Cumhuriyet çocuğunun inşa edilmek istenen en temel özelliği medeniliğidir; Öztan’a göre tıpkı cumhuriyetin kendisi gibi çocukluk da ‘’daha çok biçimsel göstergeler ile temsil edilen’’ hatta çoğu zaman eş tutulan bir medeniyet projesidir (2011, s.68).
Öztan, çocukların terbiyesi, kamusal alanda davranışlarına dikkat edişi, kıyafet ve temizliğe verdiği önem gibi uygar toplumlara atfedilen bir dizi titiz kimlik inşasından bahseder. Çocuğun bu tür pozitif nitelikleri bugün de yaygın toplumsal inanışlara karşılık gelmektedir. Bununla birlikte çocukluğun Cumhuriyet dönemindeki politik inşasına dair birçok ayrı başlık sayılabilir; örneğin 1929 krizini takip eden yıllardaki tasarrufçu ekonomik programın getirdiği ‘’kumbara’’, iktisat ve tasarrufun çocukluk dünyasındaki simge objesidir (s.97). Kimi zaman padişaha sadakat, kimi zaman Tanrı korkusu, kimi zamansa ideal yurttaşlık görevi olarak dürüst ve çalışkan olmanın erdemi (s.104); cehalete karşı okumanın önemi (s.110); Batı jargonundaki ‘’hasta adamı’’ unutturacak güçlü ve sağlıklı çocuklar yetiştirilmesi zorunluluğu (s.128) gibi bir dizi imgeden bahseder. Tüm bu temsil biçimleri hem bir inşa çabasına işaret eder hem de idealleştirilen çocuk imgesinin cumhuriyetin ilk yıllarındaki bir portresini sunar.

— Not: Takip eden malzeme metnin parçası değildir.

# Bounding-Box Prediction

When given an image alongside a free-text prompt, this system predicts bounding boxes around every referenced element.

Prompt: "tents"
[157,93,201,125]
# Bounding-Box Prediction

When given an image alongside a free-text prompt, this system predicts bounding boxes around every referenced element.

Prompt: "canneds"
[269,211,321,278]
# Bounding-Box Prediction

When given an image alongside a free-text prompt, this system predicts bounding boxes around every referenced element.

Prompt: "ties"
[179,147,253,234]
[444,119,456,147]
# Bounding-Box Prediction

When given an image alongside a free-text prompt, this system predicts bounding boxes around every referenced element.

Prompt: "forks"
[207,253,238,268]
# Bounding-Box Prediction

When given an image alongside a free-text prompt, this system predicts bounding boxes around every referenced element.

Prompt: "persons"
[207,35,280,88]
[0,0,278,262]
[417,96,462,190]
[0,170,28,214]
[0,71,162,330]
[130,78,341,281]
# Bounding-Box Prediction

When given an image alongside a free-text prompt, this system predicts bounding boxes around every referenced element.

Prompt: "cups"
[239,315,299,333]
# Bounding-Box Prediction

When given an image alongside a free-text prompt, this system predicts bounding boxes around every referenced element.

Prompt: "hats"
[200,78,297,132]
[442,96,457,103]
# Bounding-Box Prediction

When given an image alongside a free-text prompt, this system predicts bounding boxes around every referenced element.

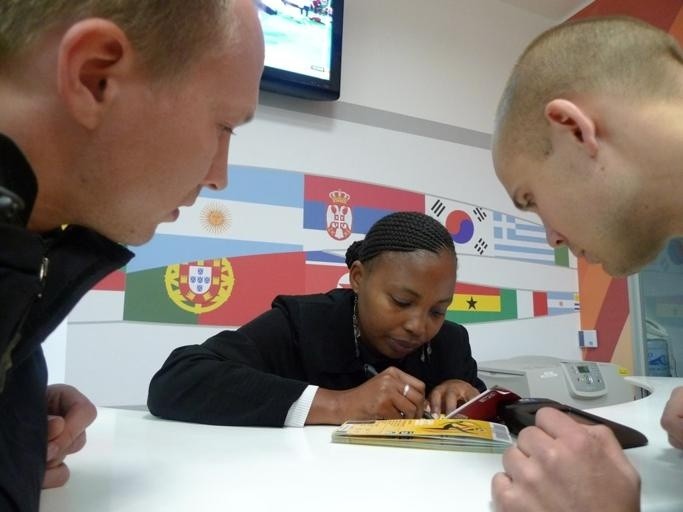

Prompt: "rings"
[403,385,409,397]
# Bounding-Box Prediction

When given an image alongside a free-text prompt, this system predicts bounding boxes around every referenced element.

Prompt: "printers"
[469,354,634,407]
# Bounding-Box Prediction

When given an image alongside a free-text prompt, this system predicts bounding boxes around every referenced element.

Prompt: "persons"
[488,14,683,512]
[0,0,266,512]
[147,211,487,430]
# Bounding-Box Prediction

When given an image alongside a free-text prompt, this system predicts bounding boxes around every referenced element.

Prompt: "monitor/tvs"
[254,0,346,102]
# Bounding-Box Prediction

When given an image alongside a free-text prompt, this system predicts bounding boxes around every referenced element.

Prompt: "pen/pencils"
[362,361,434,419]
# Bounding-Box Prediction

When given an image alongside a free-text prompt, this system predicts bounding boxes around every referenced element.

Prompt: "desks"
[40,374,683,511]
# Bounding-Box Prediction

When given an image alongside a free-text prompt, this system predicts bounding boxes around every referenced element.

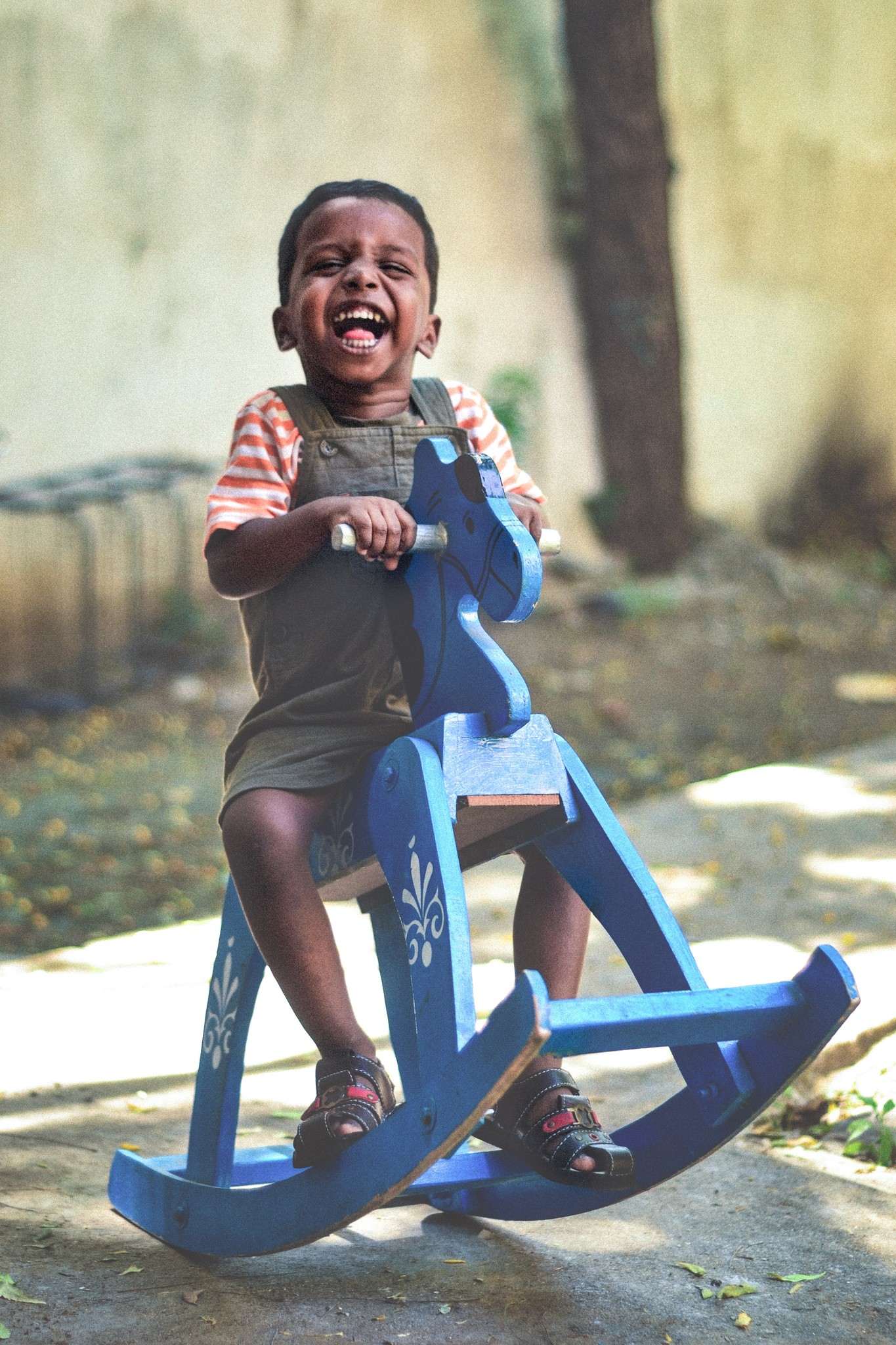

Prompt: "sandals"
[470,1067,636,1187]
[292,1050,395,1167]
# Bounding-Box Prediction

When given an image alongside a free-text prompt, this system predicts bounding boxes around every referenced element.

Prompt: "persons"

Çocuklar hakkındaki yaygın toplumsal inanç onların toplum ve dünyanın geleceği olduğu yönünde; dolayısıyla onları korumak, sevmek, değer vermek ve yarınlara hazırlamak da yine yaygın bir ideal. Fakat bunu yaparken yetişkinler çocukların kendi temsillerini oluşturma yetersizliklerinden faydalanabilmekte, yöntemleriyle baskıcı bir yapı kurup gizli bir zorbalığı yürütebilmektedir. Tıpkı ırksal ve cinsel güç ilişkilerinde olduğu gibi, sözü çocuklardan alıp onlar adına konuşup, onları kendi görsel hazza dönük performanslarıyla değerlendirebilmektedir. Dahası yetişkinler çocukların çaresizlik ve masumiyet temelli temsilleri aracılığıyla kendi yetişkinlik ve tamamlanmış benlik kavrayışını oluşturuyor olabilir.

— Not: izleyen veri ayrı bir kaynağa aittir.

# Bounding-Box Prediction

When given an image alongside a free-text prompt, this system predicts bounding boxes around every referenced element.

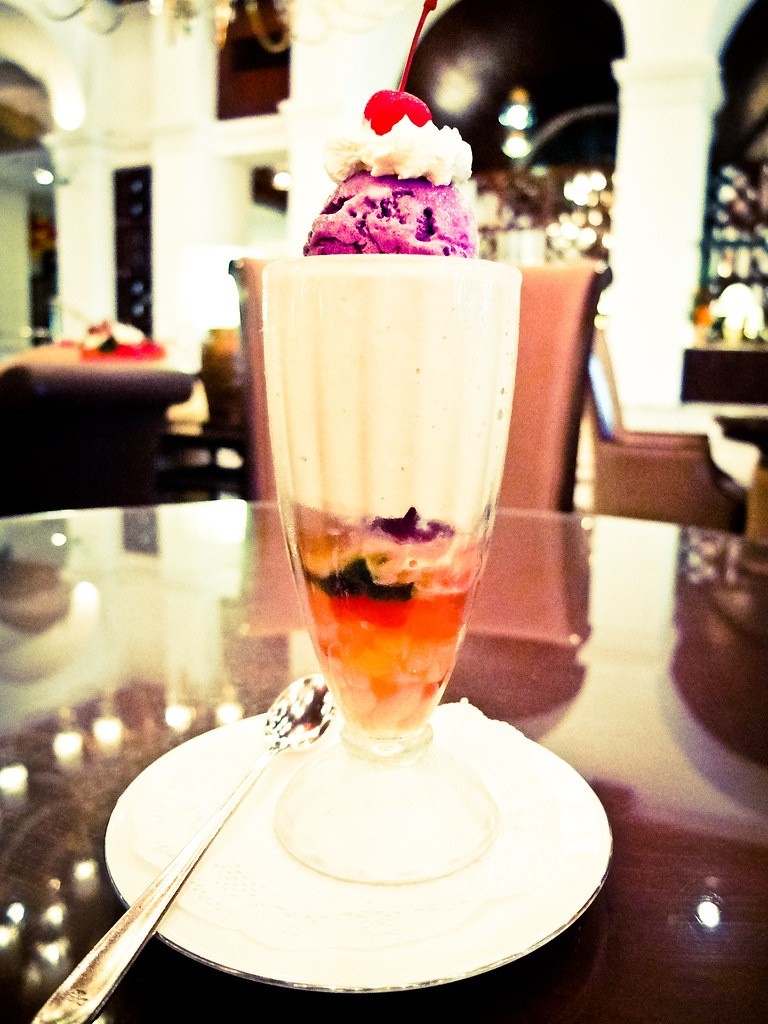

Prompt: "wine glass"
[258,256,522,884]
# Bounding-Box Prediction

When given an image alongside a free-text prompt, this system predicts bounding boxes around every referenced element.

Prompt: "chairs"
[586,370,746,530]
[231,264,603,511]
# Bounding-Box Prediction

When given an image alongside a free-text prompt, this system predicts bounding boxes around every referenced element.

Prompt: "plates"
[105,702,612,994]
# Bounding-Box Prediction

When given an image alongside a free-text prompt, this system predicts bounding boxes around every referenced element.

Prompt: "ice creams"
[261,0,520,761]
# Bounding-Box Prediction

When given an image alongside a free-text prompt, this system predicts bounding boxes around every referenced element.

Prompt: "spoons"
[31,675,332,1024]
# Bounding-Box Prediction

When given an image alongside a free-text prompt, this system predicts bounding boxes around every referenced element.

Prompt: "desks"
[0,503,768,1024]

Televizyon ve çocukla ilgili araştırmalar sıklıkla televizyon çalışmaları alanının dışına çıkmak durumunda kalır. Çünkü çocukluğun kendisi dini görevlilerden politikacılara, psikologlardan sosyal bilimcilere, öğretmenlerden ebeveynlere çok farklı alanlardan birçok kimseyi ilgilendirmekte ve her alan kendi söylemini inşa etmektedir (Casey, Casey, Calvert, French, Lewis, 2008, s. 30). Bu anlamda yapılan çalışmalar geniş bir yelpazede değerlendirilebilir. Birçok çalışma çocukların istenmeyen materyallere erişimiyle (şiddet, seksüel içerik ya da argo/küfürlü konuşma), medya organlarının ya da yetişkinlerin çocuklara uygun içerikler sağlamalarına dönük sorumluluklarıyla, program içeriklerinin ahlaki ve etik uygunluğuyla ilgilidir. Bir çoğuysa eğitimle ilgili konular bağlamında (eğer mümkünse televizyondan ne öğrenebilirler?), tüketim sorunu (çocuklar televizyon aracılığıyla piyasa güçleri tarafından etkileniyor mu?) ve yaratıcı oyunlar ve okuryazarlık standartlarını erozyona uğratan medya gösterileri çevresinde tartışılmaktadır (2008, s.31-32).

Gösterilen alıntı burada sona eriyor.